Texto da página:
┌──
As atribuições do SIVAM, segundo os levantamentos que fiz, são várias. É como se ele fosse um organismo composto de várias células. O SIVAM tem um papel muito importante para a Amazônia, que é a questão do controle de tráfego aéreo. Além disso, possui uma outra célula que cuida da vigilância aérea e de superfície, que seria a responsável para localizar os aviões com narcotráficos e combatê-los, e uma outra célula que faz o monitoramento meteorológico. Esses dados meteorológicos seriam para uso na agricultura e a respeito de riscos de enchentes.

É bom ressaltar que Rogério Cezar de Cerqueira Leite, num extenso artigo que fez para o jornal A Folha de S. Paulo, diz que o próprio INPE tem condições de fazer esse tipo de trabalho.

Uma outra célula do SIVAM é com relação à questão da vigilância ambiental, que é o controle de ocupação e uso de recursos naturais, queimadas e áreas indígenas. Segundo Rogério Leite, esse levantamento já é executado pelo Núcleo de Monitoramento Ambiental - MA, EMBRAPA e pelo próprio IBAMA.
└──
Tarefa 1:
Reescreva em forma de lista o parágrafo do texto sobre o SIVAM que começa com "As atribuições do SIVAM", mantendo os fatos principais.
Tarefa 2:
No texto sobre o SIVAM, quais órgãos, segundo Rogério Leite, já fazem o levantamento da vigilância ambiental?
Tarefa 3:
Prossiga com o texto sobre o SIVAM a partir do ponto em que ele termina.
As linhas não têm papel nenhum aqui.

Material fornecido:
┌──
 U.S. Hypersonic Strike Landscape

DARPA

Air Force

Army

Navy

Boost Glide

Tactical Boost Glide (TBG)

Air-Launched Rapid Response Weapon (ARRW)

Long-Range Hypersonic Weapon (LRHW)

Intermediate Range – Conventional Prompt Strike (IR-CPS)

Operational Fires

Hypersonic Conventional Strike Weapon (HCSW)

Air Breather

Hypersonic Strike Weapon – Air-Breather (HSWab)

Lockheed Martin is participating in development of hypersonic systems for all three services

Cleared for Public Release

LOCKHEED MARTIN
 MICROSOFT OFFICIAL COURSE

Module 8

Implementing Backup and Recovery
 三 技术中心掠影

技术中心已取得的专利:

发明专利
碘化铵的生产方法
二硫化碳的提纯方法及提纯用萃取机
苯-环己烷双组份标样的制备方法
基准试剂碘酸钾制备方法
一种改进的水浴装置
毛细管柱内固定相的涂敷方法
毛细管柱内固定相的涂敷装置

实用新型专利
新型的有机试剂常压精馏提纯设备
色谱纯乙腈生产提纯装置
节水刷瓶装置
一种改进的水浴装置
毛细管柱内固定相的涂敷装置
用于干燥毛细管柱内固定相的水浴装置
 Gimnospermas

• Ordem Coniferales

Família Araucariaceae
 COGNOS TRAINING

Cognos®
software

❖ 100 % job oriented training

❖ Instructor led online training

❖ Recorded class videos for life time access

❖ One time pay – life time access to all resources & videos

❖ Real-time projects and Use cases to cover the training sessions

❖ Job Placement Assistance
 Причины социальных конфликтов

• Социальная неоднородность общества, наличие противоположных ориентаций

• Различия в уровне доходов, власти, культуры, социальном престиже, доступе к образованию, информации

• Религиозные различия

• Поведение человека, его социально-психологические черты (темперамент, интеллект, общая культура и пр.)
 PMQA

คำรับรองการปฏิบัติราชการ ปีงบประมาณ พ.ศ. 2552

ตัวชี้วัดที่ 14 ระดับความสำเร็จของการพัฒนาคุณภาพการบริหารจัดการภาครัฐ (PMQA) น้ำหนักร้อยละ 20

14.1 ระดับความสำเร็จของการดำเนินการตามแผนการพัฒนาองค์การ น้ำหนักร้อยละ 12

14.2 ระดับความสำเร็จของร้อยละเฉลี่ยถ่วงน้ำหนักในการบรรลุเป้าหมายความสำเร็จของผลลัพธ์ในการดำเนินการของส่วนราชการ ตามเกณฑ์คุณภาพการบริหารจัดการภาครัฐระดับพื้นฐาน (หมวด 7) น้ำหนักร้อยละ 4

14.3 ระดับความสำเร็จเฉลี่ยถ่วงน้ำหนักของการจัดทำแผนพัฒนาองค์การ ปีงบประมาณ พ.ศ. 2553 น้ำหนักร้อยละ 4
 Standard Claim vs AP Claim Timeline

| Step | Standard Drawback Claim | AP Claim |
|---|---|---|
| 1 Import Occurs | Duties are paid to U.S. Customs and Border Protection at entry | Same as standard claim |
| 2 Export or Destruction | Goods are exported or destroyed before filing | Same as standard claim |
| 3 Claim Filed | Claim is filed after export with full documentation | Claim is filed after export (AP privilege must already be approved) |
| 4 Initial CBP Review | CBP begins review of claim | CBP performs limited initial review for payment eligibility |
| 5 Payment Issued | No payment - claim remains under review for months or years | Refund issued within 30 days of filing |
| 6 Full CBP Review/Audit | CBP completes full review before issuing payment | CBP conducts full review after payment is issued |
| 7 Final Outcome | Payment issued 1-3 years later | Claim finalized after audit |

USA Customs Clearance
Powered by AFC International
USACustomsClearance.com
└──
Resposta 1:
Atribuições do SIVAM:
- Controle do tráfego aéreo na Amazônia.
- Vigilância aérea e de superfície, para localizar e combater aviões do narcotráfico.
- Monitoramento meteorológico, com dados para uso na agricultura e sobre riscos de enchentes.

Resposta 2:
O Núcleo de Monitoramento Ambiental (MA), a EMBRAPA e o IBAMA.

Resposta 3:
Uma outra célula do SIVAM seria para o mapeamento de florestas, já executado pelo INPE e pelo IBAMA. Teria, ainda, a função do zoneamento, que é um programa que já está em andamento pela Secretaria de Assuntos Estratégicos e pelo IBGE. E o monitoramento de comunicações, que seria centralizar as informações para os órgãos públicos que atuam na Amazônia. E, a última célula do SIVAM, seria o planejamento e controle de operações. Essa célula coordenará o trabalho das demais.

Como falei, toda essa função e importância para a questão da Amazônia, não discutimos, muito embora haja até superposição com relação a outros órgãos do Governo que atuam nessa área. No caso, o SIVAM iria auxiliar algumas delas, como é o caso do próprio IBAMA, a ação da FUNAI e tantas outras.

Sr. Presidente, no bojo dessa crise e de todas essas preocupações seria muito importante até citarmos, aqui, um artigo que saiu hoje no jornal Correio Braziliense, em que a manchete diz o seguinte: "IBGE prova que ocupação da Amazônia fracassou."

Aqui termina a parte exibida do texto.